EXERCISE GOAL –
Rewrite every one of the rows below, replacing "damaged or defective things" with "visible defects" and leaving everything else unchanged. Omit the pictures from your answer.

TASK MATERIAL –
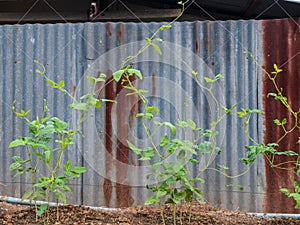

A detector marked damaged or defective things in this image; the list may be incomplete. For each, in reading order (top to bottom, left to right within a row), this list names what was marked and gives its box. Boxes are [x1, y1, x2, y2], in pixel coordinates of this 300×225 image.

rusty metal panel [0, 19, 270, 213]
rusty metal panel [262, 17, 300, 213]
rust stain on metal [262, 18, 300, 214]
reddish rust streak [262, 18, 300, 214]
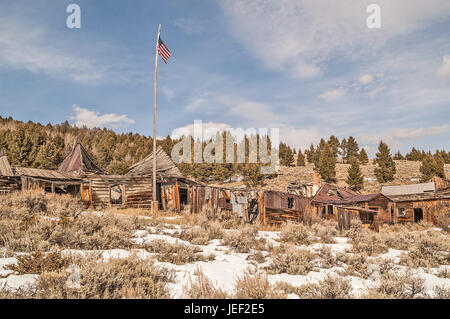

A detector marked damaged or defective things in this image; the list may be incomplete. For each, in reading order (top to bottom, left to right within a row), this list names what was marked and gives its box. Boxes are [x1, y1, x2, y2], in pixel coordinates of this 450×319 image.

rusted metal roof [57, 144, 103, 175]
rusted metal roof [125, 147, 182, 178]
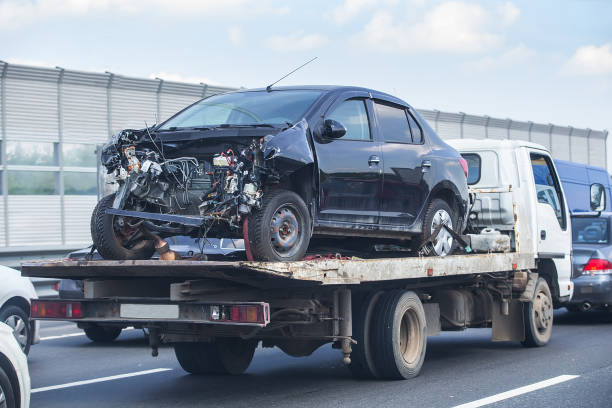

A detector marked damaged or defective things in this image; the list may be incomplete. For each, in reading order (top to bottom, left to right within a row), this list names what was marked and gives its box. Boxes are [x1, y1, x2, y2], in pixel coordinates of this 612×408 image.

severely damaged black car [92, 86, 468, 262]
rusty truck bed [20, 252, 536, 286]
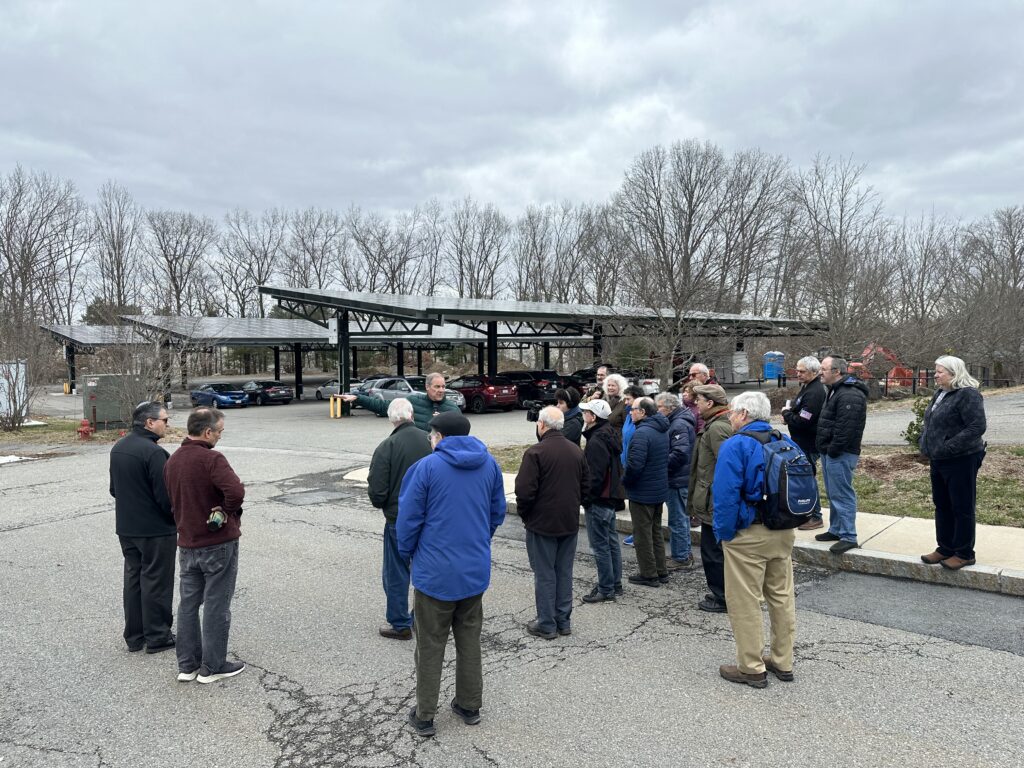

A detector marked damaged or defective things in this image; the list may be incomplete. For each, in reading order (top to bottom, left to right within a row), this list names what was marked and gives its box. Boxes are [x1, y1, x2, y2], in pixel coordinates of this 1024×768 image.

cracked pavement [2, 402, 1024, 768]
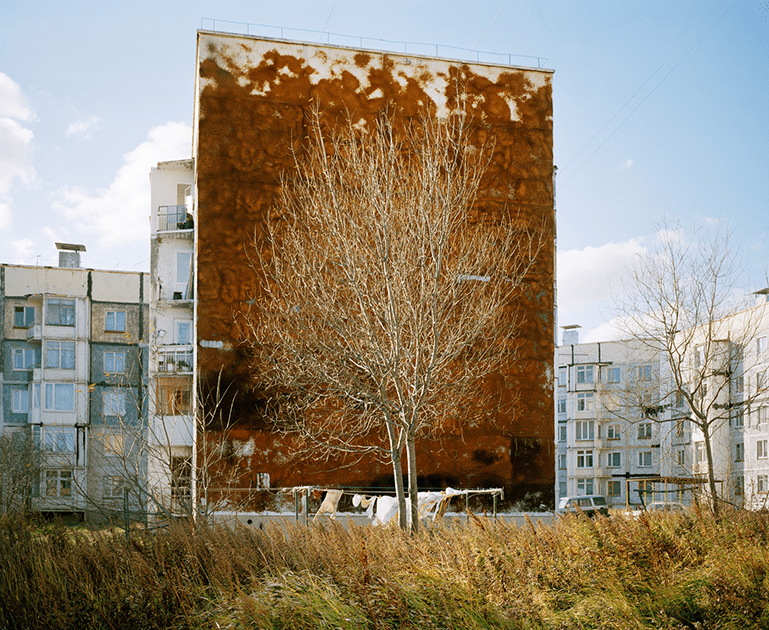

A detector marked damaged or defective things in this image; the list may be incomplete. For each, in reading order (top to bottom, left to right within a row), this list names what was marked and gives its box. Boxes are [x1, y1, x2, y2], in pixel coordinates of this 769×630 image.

rust stain [192, 33, 552, 508]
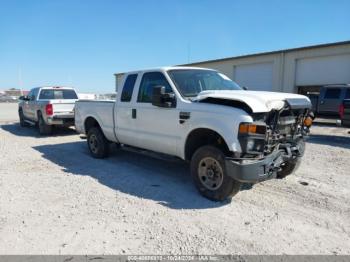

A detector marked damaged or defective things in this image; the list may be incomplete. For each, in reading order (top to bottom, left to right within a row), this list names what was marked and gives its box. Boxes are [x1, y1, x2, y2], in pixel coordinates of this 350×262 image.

crumpled hood [194, 90, 312, 112]
damaged front end [226, 97, 314, 182]
detached front bumper [224, 150, 284, 183]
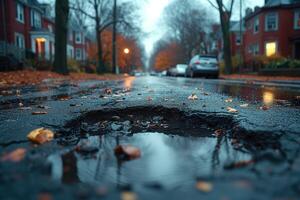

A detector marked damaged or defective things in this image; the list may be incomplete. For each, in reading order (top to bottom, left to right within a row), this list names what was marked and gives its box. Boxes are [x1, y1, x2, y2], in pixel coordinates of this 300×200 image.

cracked asphalt [0, 75, 300, 200]
pothole [47, 106, 278, 189]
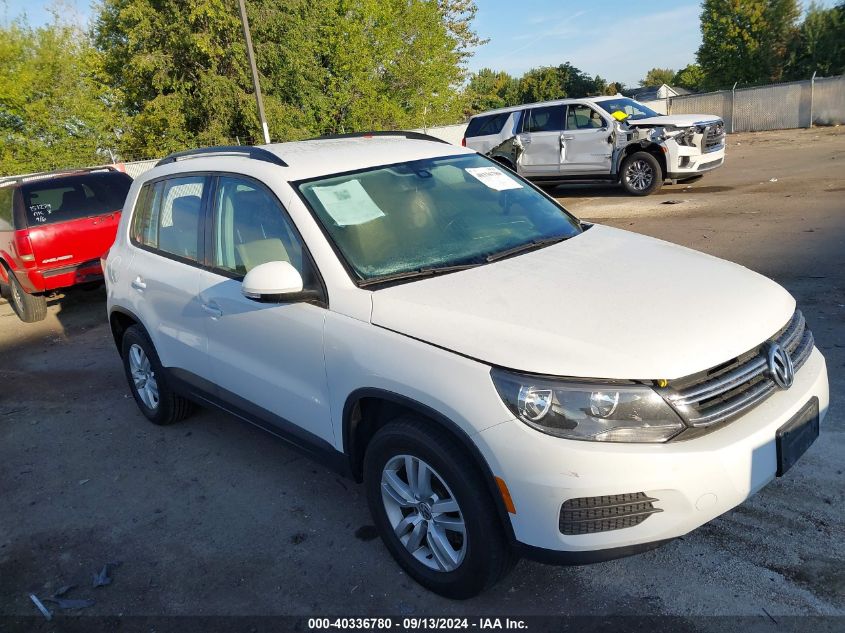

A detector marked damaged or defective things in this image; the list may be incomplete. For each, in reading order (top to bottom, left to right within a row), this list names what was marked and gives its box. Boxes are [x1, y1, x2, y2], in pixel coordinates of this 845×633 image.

damaged white suv [105, 132, 824, 596]
damaged white suv [462, 96, 724, 194]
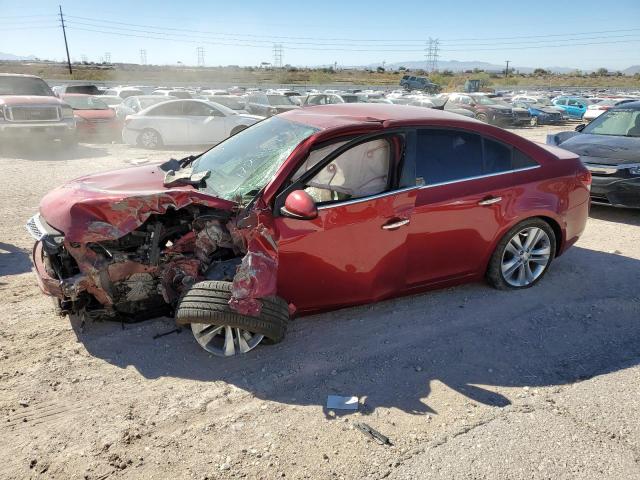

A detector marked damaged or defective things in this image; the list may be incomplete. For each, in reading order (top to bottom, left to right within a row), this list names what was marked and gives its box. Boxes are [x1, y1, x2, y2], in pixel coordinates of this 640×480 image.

shattered windshield [191, 116, 318, 202]
damaged red car [28, 106, 592, 356]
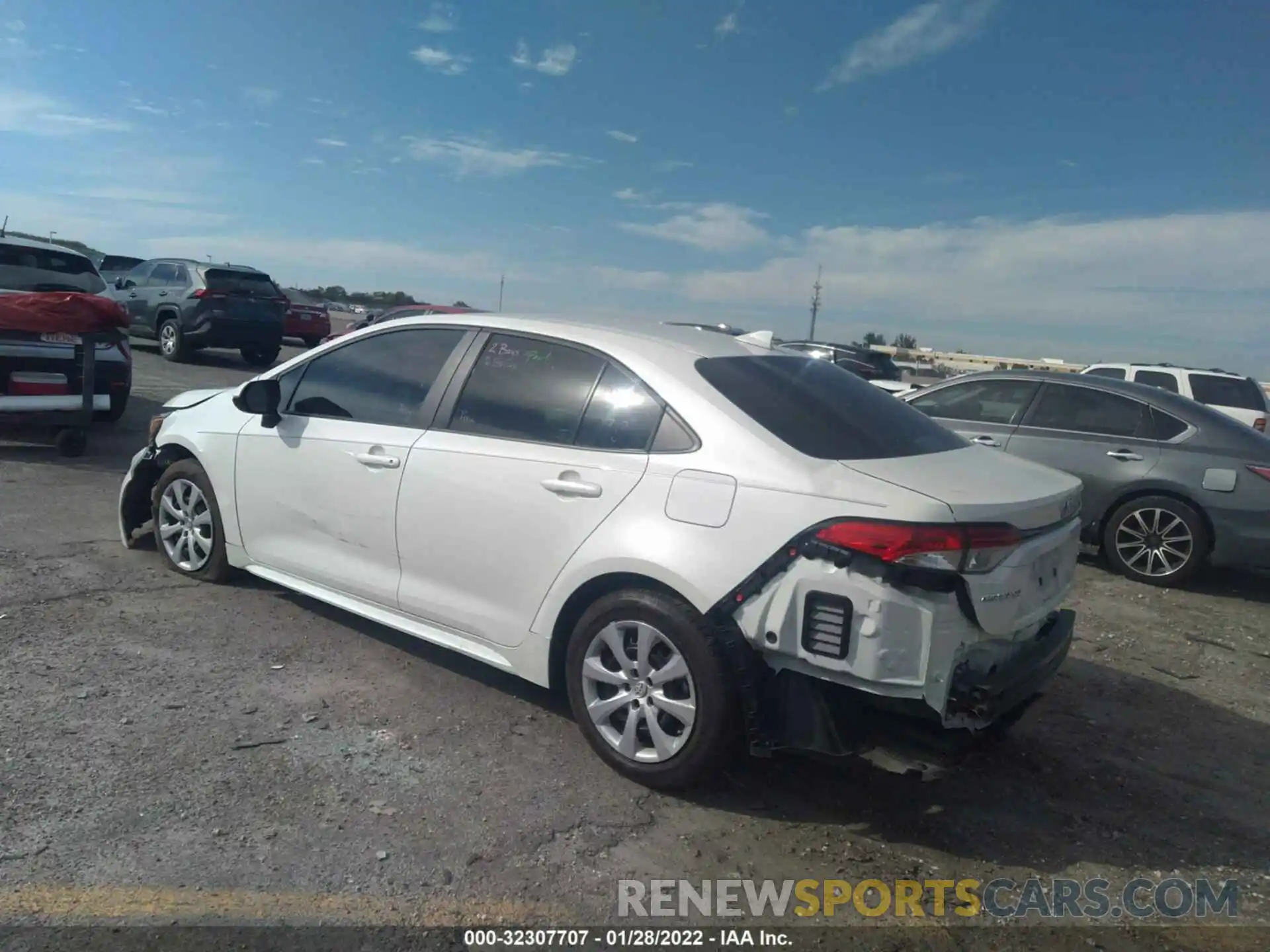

TASK SOLUTION –
A detector marked visible defects in this image; the list may be incomplete. For each, in reading order (top to bottom, left to right within a row), this list names what was marked and gives its box. Boxes are [x1, y1, x2, y2], in pixel coordinates of this 300×225 image.

rusty metal panel [0, 19, 270, 213]
rusty metal panel [262, 17, 300, 213]
rust stain on metal [262, 18, 300, 214]
reddish rust streak [262, 18, 300, 214]

A detector marked visible defects in this image; the list may be incomplete. For each, in reading order (top to bottom, left to right within a row), this list names what was marked and gives its box. Boxes are [x1, y1, x2, y2], in pixel coordinates of this 450×319 image.

rusted metal roof [57, 144, 103, 175]
rusted metal roof [125, 147, 182, 178]

A detector marked visible defects in this image; the list may be incomplete. For each, in reading order (top to bottom, left to right within a row), this list names what was marked and gives its box. Boxes are [x1, y1, x2, y2], in pixel coordinates of this 612×408 image.

severely damaged black car [92, 86, 468, 262]
rusty truck bed [20, 252, 536, 286]

A detector marked visible defects in this image; the list may be incomplete. For each, in reading order (top to bottom, left to right within a row), this list names what was marked and gives its box. Boxes are [x1, y1, x2, y2], in pixel coordinates of this 1024×768 image.

cracked pavement [2, 402, 1024, 768]

A detector marked visible defects in this image; the list may be incomplete. For each, in reading order (top to bottom, left to right within a row), this list names what was marked and gives its box. Boxes are [x1, y1, x2, y2], in pixel coordinates of this 769×630 image.

rust stain [192, 33, 552, 508]

A detector marked visible defects in this image; the list may be incomplete. For each, in reading order (top to bottom, left to right within a row), this list names what was marked and gives its box. Boxes are [x1, y1, x2, y2], in pixel coordinates of this 350×262 image.

crumpled hood [194, 90, 312, 112]
damaged front end [226, 97, 314, 182]
detached front bumper [224, 150, 284, 183]

A detector marked visible defects in this image; the list may be incomplete. For each, in reading order (top to bottom, left to right within a row), this list names what was marked and gives its box. Boxes are [x1, y1, x2, y2], in pixel coordinates of this 300×200 image.

cracked asphalt [0, 75, 300, 200]
pothole [47, 106, 278, 189]

A detector marked visible defects in this image; the list may be incomplete. For each, in reading order (top to bottom, left to right within a row), this list names what was marked and gives its box. Boxes are [x1, y1, x2, y2], in pixel coordinates of this 845×633 image.

damaged white suv [105, 132, 824, 596]
damaged white suv [462, 96, 724, 194]

A detector marked visible defects in this image; the list may be incomplete. For each, in reading order (top to bottom, left to right within a row), this list names what was marked and gives its box. Boxes are [x1, y1, x2, y2], in pixel coordinates of this 640×480 image.

shattered windshield [191, 116, 318, 202]
damaged red car [28, 106, 592, 356]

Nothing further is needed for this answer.